Tennessee has won in one overtime (vs. Florida in 1998, vs. South Carolina in 2003 and 2007, vs. LSU in 2005). The Vols also have won in four overtimes (vs. Kentucky in 2007), in five overtimes (vs. Alabama in 2003) and in six overtimes (vs. Arkansas in 2002). They've won by scoring first in overtime and they've won by scoring last in overtime. They've won after squandering leads in regulation and they've won after overcoming leads in regulation.

Tennessee's only overtime failure was a 38-31 loss to LSU at Baton Rouge in 2000. Otherwise, the Vols have been extraordinary in extra periods.

The obvious question: Why?

"I think there's a toughness in our program that's built in the offseason, built in spring practice," Fulmer said this week.

The fact is, overtime scarcely resembles football. There are no kickoffs or punts. Field position is a moot point. The clock is a non-issue, except the play clock. Each team gets one possession at the opponent's 25-yard line, so the game essentially is reduced to a 25-yard field.

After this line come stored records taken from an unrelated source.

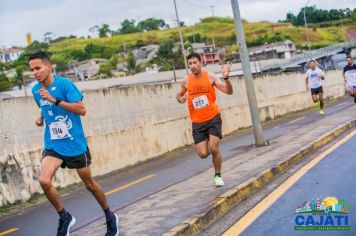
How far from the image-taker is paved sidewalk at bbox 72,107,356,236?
6.14 m

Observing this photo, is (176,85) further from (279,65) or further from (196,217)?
(279,65)

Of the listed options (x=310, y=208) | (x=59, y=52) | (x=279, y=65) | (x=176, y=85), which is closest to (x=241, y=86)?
(x=176, y=85)

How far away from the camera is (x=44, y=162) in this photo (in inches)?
224

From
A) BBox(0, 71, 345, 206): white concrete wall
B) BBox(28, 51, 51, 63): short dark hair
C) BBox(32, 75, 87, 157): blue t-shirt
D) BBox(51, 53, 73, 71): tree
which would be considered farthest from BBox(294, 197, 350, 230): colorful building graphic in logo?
BBox(51, 53, 73, 71): tree

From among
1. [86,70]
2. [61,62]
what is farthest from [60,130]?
[61,62]

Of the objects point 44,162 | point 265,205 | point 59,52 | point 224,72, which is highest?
point 59,52

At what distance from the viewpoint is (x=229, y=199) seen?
23.1 ft

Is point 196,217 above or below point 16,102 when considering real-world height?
below

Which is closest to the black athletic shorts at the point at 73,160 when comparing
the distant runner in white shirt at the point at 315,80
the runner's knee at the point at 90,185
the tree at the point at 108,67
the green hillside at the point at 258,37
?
the runner's knee at the point at 90,185

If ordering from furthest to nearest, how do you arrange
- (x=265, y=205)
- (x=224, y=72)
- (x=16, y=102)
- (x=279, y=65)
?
(x=279, y=65)
(x=16, y=102)
(x=224, y=72)
(x=265, y=205)

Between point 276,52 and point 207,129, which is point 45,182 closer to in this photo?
point 207,129

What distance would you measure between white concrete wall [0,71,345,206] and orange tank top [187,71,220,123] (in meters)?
3.85

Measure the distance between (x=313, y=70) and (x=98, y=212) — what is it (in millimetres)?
13546

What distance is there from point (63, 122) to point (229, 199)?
97.2 inches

That may be where Tennessee gets an advantage.

"The fact we spend a lot of time in those areas of the field (25-yard line to the goal line) in practice ... that's very crucial," Fulmer said, adding that his team is "not just practicing overtime but practicing ball-at-the-10, ball-at-the-8, seven-on-seven. Every week we practice going in (from close to the goal line) and practice coming out (from close to the goal line) as part of our routine."

Since two teams going into overtime already have played 60 minutes of football, depth and determination also come into play.

Fulmer says there is "an innate mental toughness about our team" because it spends so much practice time attacking and defending the end zone from the so-called Orange Area (20-yard line in). This is football at its most basic.

"Sometimes," the coach said, "people get so caught in schemes and everything that the coaches forget to teach ‘em how to play football."

And, sometimes, the game comes down to heart. Tennessee certainly showed plenty of heart last Saturday vs. Kentucky. The Vol defense was on the field for a mind-boggling 110 snaps.

"That's a lot of plays," Fulmer conceded. "But I never saw anybody just dragging off the field – really on either side. We're obviously a well-conditioned football team."

Although the Vol coach is generally satisfied with the NCAA's overtime format, he has one major complaint. Live-ball fouls committed after a change of possession are not penalized. Thus, Kentucky lost no yardage last Saturday when one of its players tackled UT's Eric Berry by the face-mask on a blocked-field goal return. Fulmer plans to complain to NCAA brass about this loophole.

"I will make an issue of that," he said. "I didn't know that rule, and I should have. That doesn't seem right…. That foul against Eric, that could've broken his neck."